Richard Carreño[Writers Clearinghouse News Service]
La Malbaie, Quebec
Think the Gold Coast of Florida. Without the palm trees. Think the Cote d'Azur. With a similar French flair. For almost a century, this riparian town, part former fishing village and now year-round tourist mecca, has been the coastal centre of what may be the closest thing that Quebec, even Canada, has to a European-styled Riviera. Including the rich and famous.
To be sure, the rich and famous here tend to be more like Canadian and American captains of industry than Hollywood movie producers and French starlets. Indeed, given the vagaries of north country weather and Malbaie's location of the north shore of the St. Lawrence, about 90 minutes by car from Quebec City, clothing of choice here is more often than not a snow bunny's fleece and mittens rather than that of a bikini-clad Cannes beach. If you can conjure the likes of ex-President William H. Taft, who was Malbaie fan, you can get the idea.

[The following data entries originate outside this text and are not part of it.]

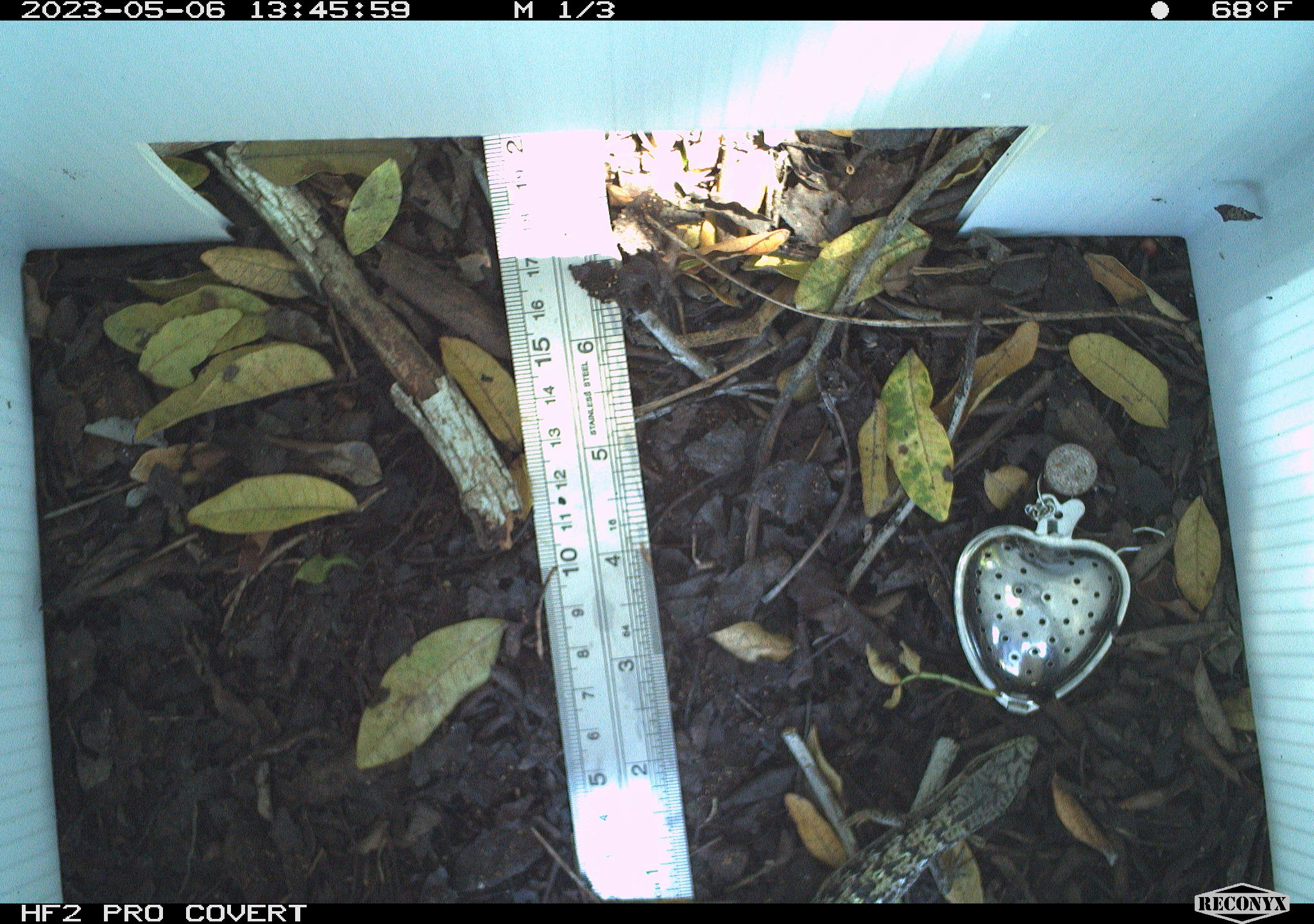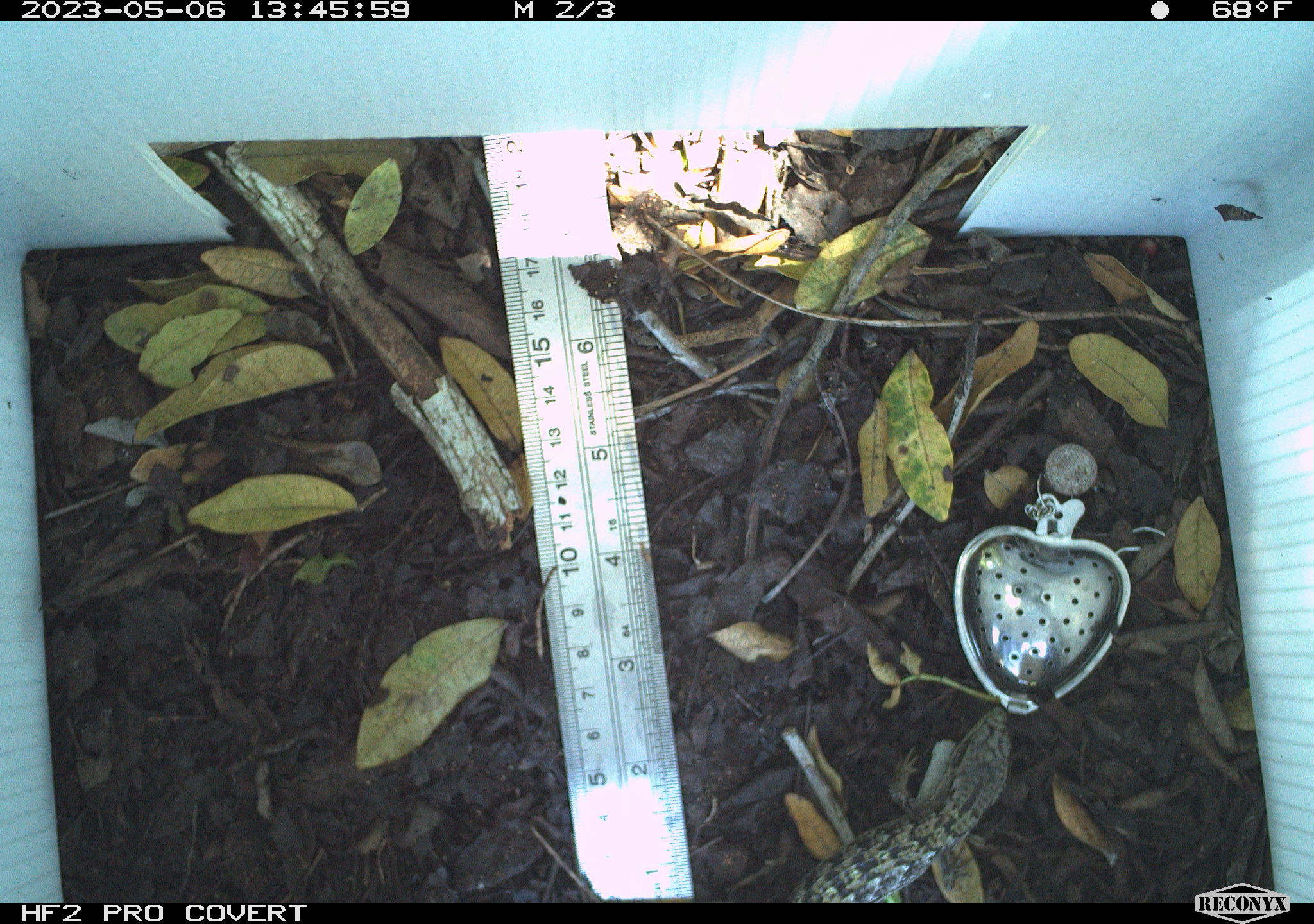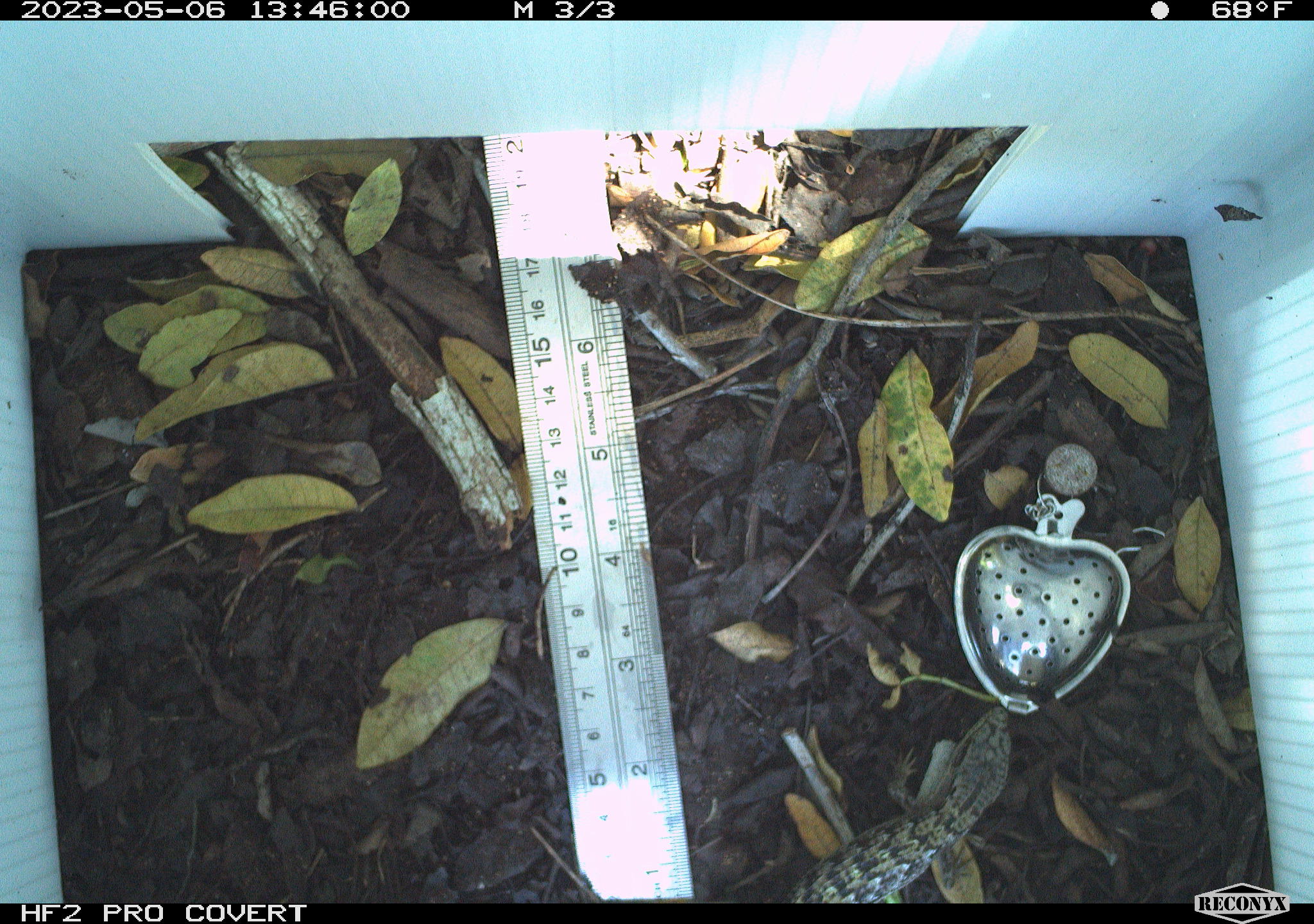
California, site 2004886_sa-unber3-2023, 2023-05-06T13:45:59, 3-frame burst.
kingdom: Animalia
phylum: Chordata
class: Reptilia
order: Squamata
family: Anguidae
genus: Elgaria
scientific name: Elgaria multicarinata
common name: southern alligator lizard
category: forest alligator lizard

That said, these staid attractions in this Charlevoix region of Quebec have been enticing visitors more than 200 years. In the late 1700s, two Scots feudal lords, John Nairne and Malcolm Fraser, maintained landed estates in the area, and kicked off the tourist boom by inviting friends back in the Old Sod for prolonged visits, involving golf, salmon fishing, and whale-watching.

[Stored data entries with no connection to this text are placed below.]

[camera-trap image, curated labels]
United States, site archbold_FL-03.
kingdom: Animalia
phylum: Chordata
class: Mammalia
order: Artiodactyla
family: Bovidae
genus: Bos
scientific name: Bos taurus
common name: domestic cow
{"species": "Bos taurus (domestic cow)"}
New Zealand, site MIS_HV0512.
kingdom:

Even now, visitors still revel in these activities -- and in more modern summer-oriented water sports.
I came for the whales.Thanks to George Frazier.
Frazier, the late, great columnist for The Boston Globe, was also a writer for the old Holiday magazine. Whales -- the ocean-going variety, as well the plump, overly-stuffed society matron type (Margaret Dumont, anyone?) from the Lower-Forty-Eight -- Frazier reported way back in the 1950s, were reason enough for a visit. Over the years, I kept that in mind.

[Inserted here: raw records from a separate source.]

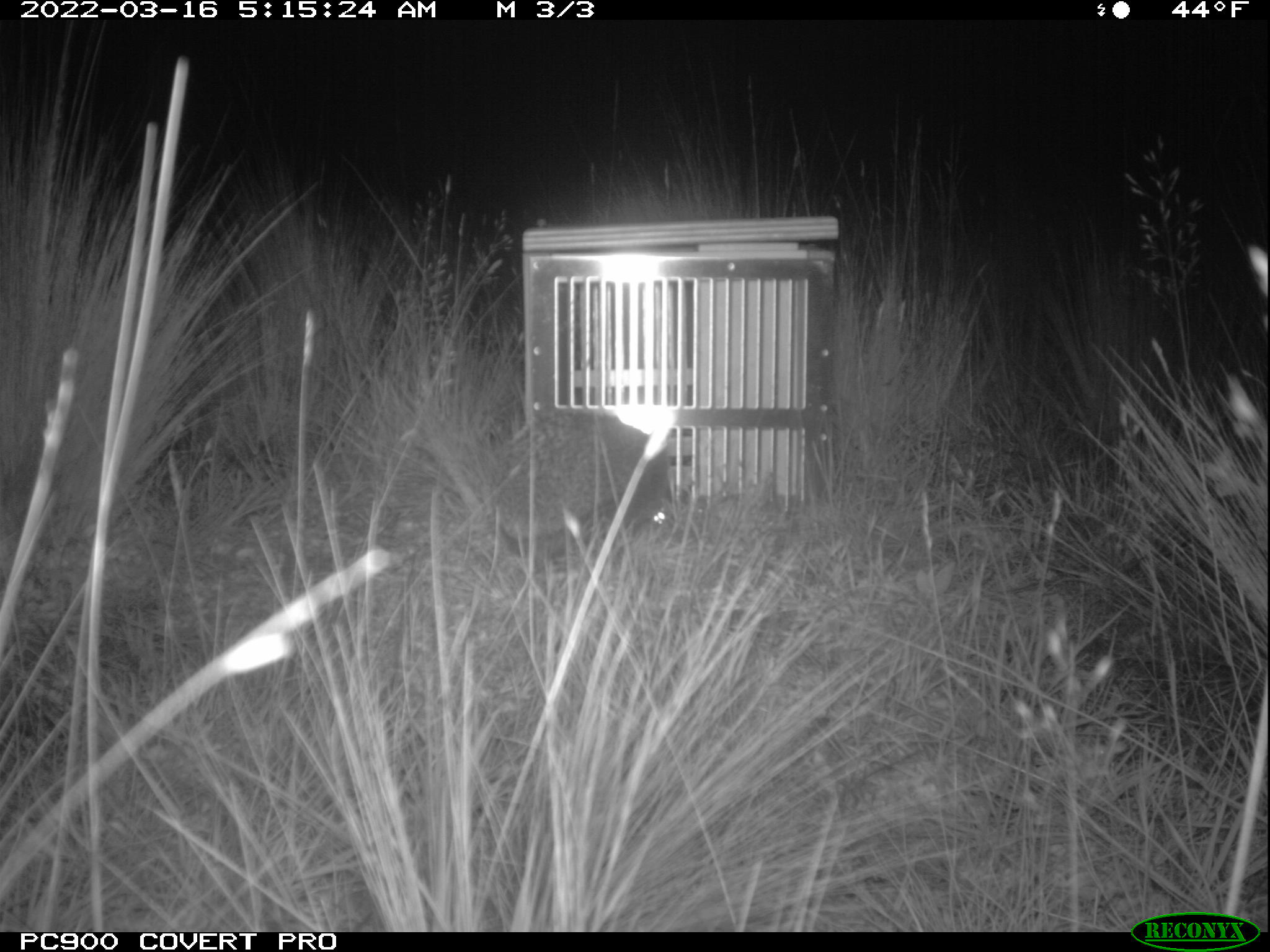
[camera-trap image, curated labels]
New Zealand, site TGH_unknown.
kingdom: Animalia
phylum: Chordata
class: Mammalia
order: Eulipotyphla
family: Erinaceidae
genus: Erinaceus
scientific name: Erinaceus europaeus europaeus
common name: european hedgehog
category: hedgehog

I also kept in mind Frazier's admonition to observe Malbaie's conservative lifestyles. At least, those back in the day when he was writing. Mostly, this was quiet, family-oriented place. Mostly, modest. Though deep in the heart of liberal French Canada, revelry in these parts still has some of the vibe of Scottish prudery.
That is, with the notable exception of one of the world's marvels of contemporary craven excess, Sagard-Lac Deschenes. Tucked away on seventy-six square kilometres just north along the river, Sagard is 120,000-square, $46-million pile that's supposed to resemble a 16th century Italian villa. Since it was built, ahem, just a little-more recently by a consortium of Canadian fat cats, the place has more of the ring of William Randolph Hearst's San Simeon castle. Except that Sagard, interestingly enough, located in the village of Saint-Simeon, is a working, real-life hide-away for plutocrats, oligarchs, and just plain movers and shakers.
In all, according to newspaper reports, the Sagard is like a Koch Brothers mansion on steroids. With Sheldon Adelson as the yard boy.
Since I hardly fit that Sagard demographic, I wasn't on the dance card to get in. Not surprisingly, Canadian prime ministers, like Brian Mulroney, Pierre-Elliot Trudeau, and Jean Chretein; former presidents George W. Bush and Bill Clinton; Sarah Fergusson, the duchess of York; and King Juan Carlos of Spain all have been granted access over the years. Tiger Woods gets to play on Sagard's golf links. Oh yeah, they all fly in to Sagard's heliport.
Jean-Nicolas Blanchet, a reporter for Le Journal de Quebec, calls Sagard 'a veritable fortress of secrets' and a play land for rich lobbyists to entertain on behalf of the 'powerful.'
For most others, the height of sumptuousness on public display here is the Fairmont Manoir Richelieu, another wedding cake-like, fairy-tale neo-chateau, built as a 250-room hotel in 1899. Manoir Richelieu, in nearby Point-au-Pic, was President Taft's home-away-from-home and where, in 1925, he inaugurated the hotel's now-widely-heralded eighteen-hole golf course.
When I came here recently, I arrived from the north, driving from Saint-Simeon and my misadventure with Sagard. I had landed there by ferry from the south shore town of Rivere-du-Loup, where a friend and I had set out for the hour-long cross-river voyage.
We had hoped to sight whales. No such luck. And in modern-day Malbaie, I learnt later, even the Margaret Dumont-variety are now hard to find.